Though Marty is certain that victory is inevitable, his failure in the tournament finale against Japanese rival Koto Endo (real-life table tennis champ Koto Kawaguchi) is marred by an unsportsmanlike tantrum that underscores his immaturity. Not that he gleans anything from this flameout; on the contrary, it’s just more fuel for his fire, and Marty Supreme never slows as it charts his protagonist’s ensuing stabs at proving his naysayers wrong by earning enough money to travel to Tokyo for the next tournament.

Marty views this as an opportunity to repair his reputation. Nonetheless, Chalamet’s abrasively determined performance makes plain that he has no worthy standing to redeem. Exuding an arrogance to match his gifts (with a paddle and his mouth), and a single-mindedness that’s devoid of morality or self-awareness, Marty is an unrepentant striver, and the actor delivers a feverish go-for-broke tour de force.
Working with illustrious cinematographer Darius Khondji, Safdie gives Marty Supreme a shadowy 35mm sheen that’s at once rich and cold, and he embellishes his helter-skelter action with harried handheld camerawork and long ’70s-style zooms that locate Marty in distant crowds. In its grim, grimy melancholy, the film most evocatively recalls Bob Rafelson’s The King of Marvin Gardens, except that its momentum is pure Good Time, all hyperactive ambition and anxiety.
Chalamet moves around the frame with ferocious purposefulness, and that pedal-to-the-metal hastiness is equaled by the story. Whiplashing around corners like a runaway train threatening to go off the rails, it vacillates between various points of interest, including Marty’s buddy Dion (Luke Manley), who’s helping him create orange ping pong balls; his husting compatriot Wally (Tyler the Creator), who joins him in swindling a group of bowling alley marks; and gangster Ezra (legendary NYC auteur Abel Ferrara, whose work is a clear inspiration for this venture), whose dog is cared for, sort of, by Marty following a one-of-a-kind bathtub calamity.

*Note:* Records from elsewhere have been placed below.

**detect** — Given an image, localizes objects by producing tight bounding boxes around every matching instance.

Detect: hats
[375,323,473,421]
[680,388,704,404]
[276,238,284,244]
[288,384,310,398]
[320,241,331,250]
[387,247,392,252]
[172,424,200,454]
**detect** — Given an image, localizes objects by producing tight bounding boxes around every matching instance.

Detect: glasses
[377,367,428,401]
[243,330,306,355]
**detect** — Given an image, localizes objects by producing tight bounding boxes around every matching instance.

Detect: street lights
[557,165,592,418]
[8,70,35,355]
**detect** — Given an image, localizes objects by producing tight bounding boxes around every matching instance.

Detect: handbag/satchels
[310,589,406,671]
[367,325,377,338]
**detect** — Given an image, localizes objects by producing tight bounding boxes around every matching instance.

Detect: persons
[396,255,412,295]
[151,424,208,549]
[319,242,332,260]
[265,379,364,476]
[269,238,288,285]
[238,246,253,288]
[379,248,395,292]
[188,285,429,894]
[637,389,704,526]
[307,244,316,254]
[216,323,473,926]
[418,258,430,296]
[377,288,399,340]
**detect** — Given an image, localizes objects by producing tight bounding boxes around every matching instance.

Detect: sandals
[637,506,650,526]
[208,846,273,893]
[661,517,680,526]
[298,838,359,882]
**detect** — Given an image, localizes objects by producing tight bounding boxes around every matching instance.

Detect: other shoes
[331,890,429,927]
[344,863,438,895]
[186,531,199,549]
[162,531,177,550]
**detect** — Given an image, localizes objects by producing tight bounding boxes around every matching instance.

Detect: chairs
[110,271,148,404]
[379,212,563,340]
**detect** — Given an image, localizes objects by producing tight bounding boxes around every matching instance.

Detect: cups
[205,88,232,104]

The parallels between Marty Supreme and Uncut Gems are so numerous (complete with cameos from NBA stars such as George “The Iceman” Gervin) that the former quickly comes to feel like the Casino to Safdie’s prior Goodfellas. The director’s familiarity with his New York milieu and its colorful inhabitants (embodied by the likes of Sandra Bernhard, David Mamet, and Isaac Mizrahi) gives the material its vibrant authenticity.

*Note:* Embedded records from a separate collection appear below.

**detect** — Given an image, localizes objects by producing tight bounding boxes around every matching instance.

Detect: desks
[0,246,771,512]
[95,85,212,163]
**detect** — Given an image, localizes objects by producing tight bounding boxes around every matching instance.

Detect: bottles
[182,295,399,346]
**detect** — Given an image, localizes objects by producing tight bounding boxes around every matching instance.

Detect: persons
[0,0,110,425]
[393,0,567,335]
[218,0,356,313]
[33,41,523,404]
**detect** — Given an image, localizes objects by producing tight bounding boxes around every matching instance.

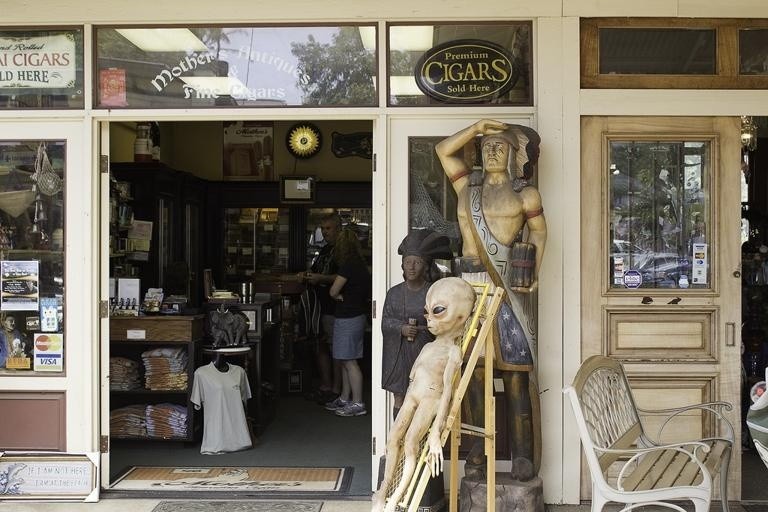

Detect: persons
[324,227,368,419]
[0,315,27,368]
[295,214,346,406]
[379,252,434,436]
[367,276,478,509]
[192,353,255,456]
[432,116,550,483]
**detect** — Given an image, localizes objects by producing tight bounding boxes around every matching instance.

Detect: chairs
[568,355,733,512]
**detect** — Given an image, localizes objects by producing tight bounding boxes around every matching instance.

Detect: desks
[109,313,204,445]
[207,298,281,405]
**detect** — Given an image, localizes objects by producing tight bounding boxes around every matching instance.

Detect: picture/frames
[0,452,101,503]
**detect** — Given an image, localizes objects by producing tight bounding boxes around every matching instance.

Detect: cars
[613,239,692,287]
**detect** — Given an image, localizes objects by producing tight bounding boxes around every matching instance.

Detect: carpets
[150,500,325,512]
[102,466,355,499]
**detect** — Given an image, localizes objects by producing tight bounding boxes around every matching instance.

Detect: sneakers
[305,388,368,417]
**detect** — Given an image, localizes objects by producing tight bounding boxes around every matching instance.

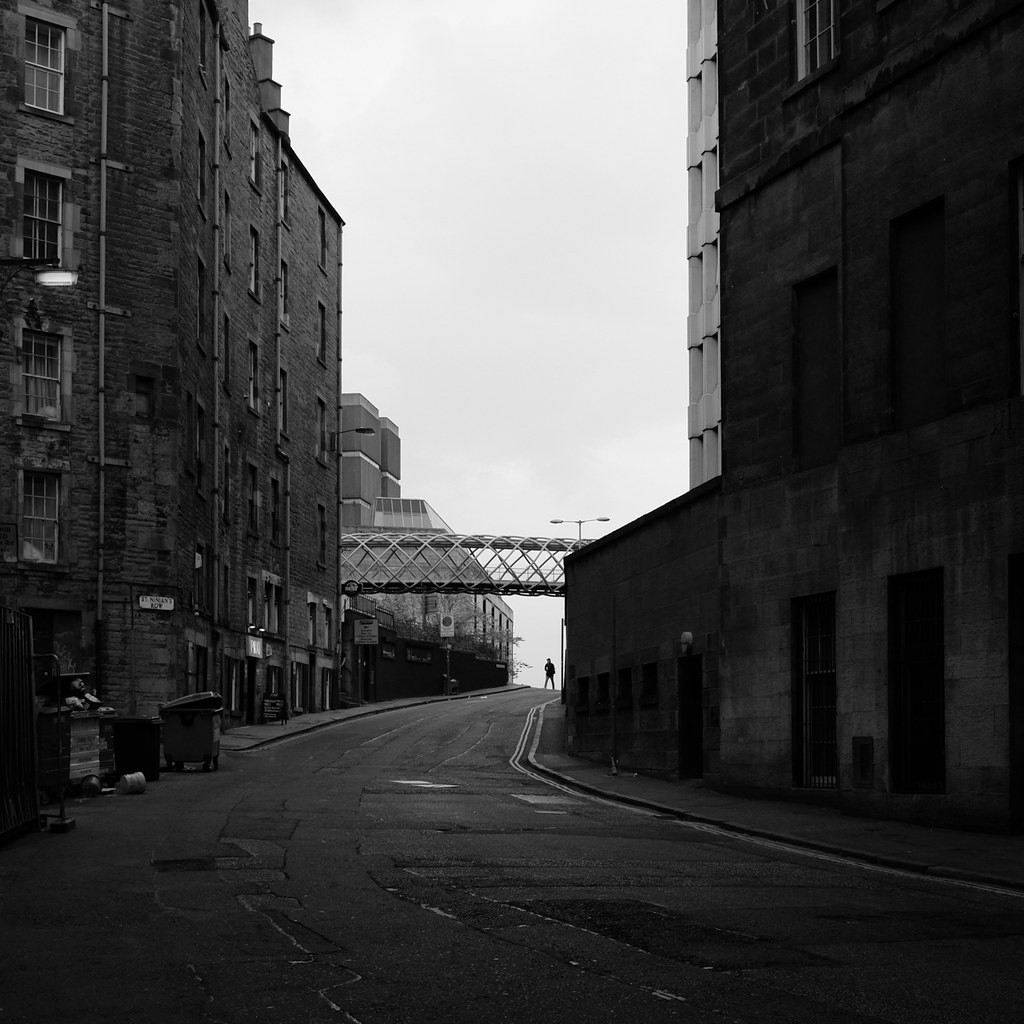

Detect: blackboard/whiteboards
[263,693,285,719]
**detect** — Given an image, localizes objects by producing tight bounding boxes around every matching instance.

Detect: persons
[545,659,555,690]
[279,700,289,725]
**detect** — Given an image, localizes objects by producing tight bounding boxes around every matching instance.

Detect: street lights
[550,516,611,550]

It’s the film’s lead performances, though, that provide it with its hard edge. O’Leary doesn’t have to stretch much to play the monumentally prickish Milton. At the same time, Paltrow is alternately tough and needy as on-the-comeback Kay, and A’zion is wounded and cagey as the distressed Rachel, whose pregnancy turns out to be another major obstacle in the table tennis maestro’s path to the top. In their own ways, they’re almost as wild as Chalamet, and they complement his go-for-broke crookedness with like-minded treacherousness.

Scored to 1950s pop hits, ’80s New Wave, and Daniel Lopatin’s soaring orchestral compositions, Marty Supreme has more than a bit of Scorsese-ian flair, and its ping pong matches (performed, impressively, by Chalamet) boast a dynamism that’s in keeping with the proceedings’ fierce, flailing swagger.
The Sword of Damocles seems to perpetually hang above Marty’s head, poised to strike at the slightest slip-up. Yet with rousing agility, Safdie and frequent collaborator Ronald Bronstein’s script keeps him from ever fatally tripping, always affording him, at moments of failure, far-fetched chances for salvation. The result is a 150-minute-long heart attack of a film in which its protagonist, repeatedly and dangerously, crashes out and is narrowly revived.
Culminating with Marty’s trip to Japan, which he makes only after suffering a string of indignities and near-death experiences, the director’s tale is ultimately shrouded in an air of doom. Marty, however, remains a fanatically confident huckster whose will is as great as his recklessness, and Safdie refuses, to the end, to bestow him with easy triumph or tragedy. Instead, opening with conception and closing with birth, his latest proves a delirious—and subtly skeptical—portrait of a child becoming a man, and a loser learning how to win.